Extrayez, s'il vous plaît, toutes les lignes des enregistrements ci-dessous qui contiennent le mot « farthest ».

* [Entrées fournies]:
=-=-=-=-=
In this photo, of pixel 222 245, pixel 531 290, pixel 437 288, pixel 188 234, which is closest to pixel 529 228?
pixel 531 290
=-=-=-=-=
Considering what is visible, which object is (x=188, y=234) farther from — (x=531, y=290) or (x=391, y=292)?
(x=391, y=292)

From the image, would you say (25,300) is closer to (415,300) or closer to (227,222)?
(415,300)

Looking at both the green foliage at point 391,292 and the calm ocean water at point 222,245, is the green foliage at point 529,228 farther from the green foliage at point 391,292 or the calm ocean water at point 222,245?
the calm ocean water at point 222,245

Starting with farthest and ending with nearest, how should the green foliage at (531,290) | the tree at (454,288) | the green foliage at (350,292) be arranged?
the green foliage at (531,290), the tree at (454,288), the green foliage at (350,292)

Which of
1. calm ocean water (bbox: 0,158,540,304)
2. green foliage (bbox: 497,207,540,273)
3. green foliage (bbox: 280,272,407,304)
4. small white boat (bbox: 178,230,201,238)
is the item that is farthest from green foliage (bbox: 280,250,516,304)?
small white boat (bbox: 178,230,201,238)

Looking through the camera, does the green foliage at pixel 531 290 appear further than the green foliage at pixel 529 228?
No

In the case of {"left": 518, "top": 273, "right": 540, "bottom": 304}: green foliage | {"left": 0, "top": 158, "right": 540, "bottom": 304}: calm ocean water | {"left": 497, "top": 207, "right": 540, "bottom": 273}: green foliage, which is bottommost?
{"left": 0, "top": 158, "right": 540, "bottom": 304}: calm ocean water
=-=-=-=-=
* [Résultat obtenu]:
Starting with farthest and ending with nearest, how should the green foliage at (531,290) | the tree at (454,288) | the green foliage at (350,292) be arranged?
is the item that is farthest from green foliage (bbox: 280,250,516,304)?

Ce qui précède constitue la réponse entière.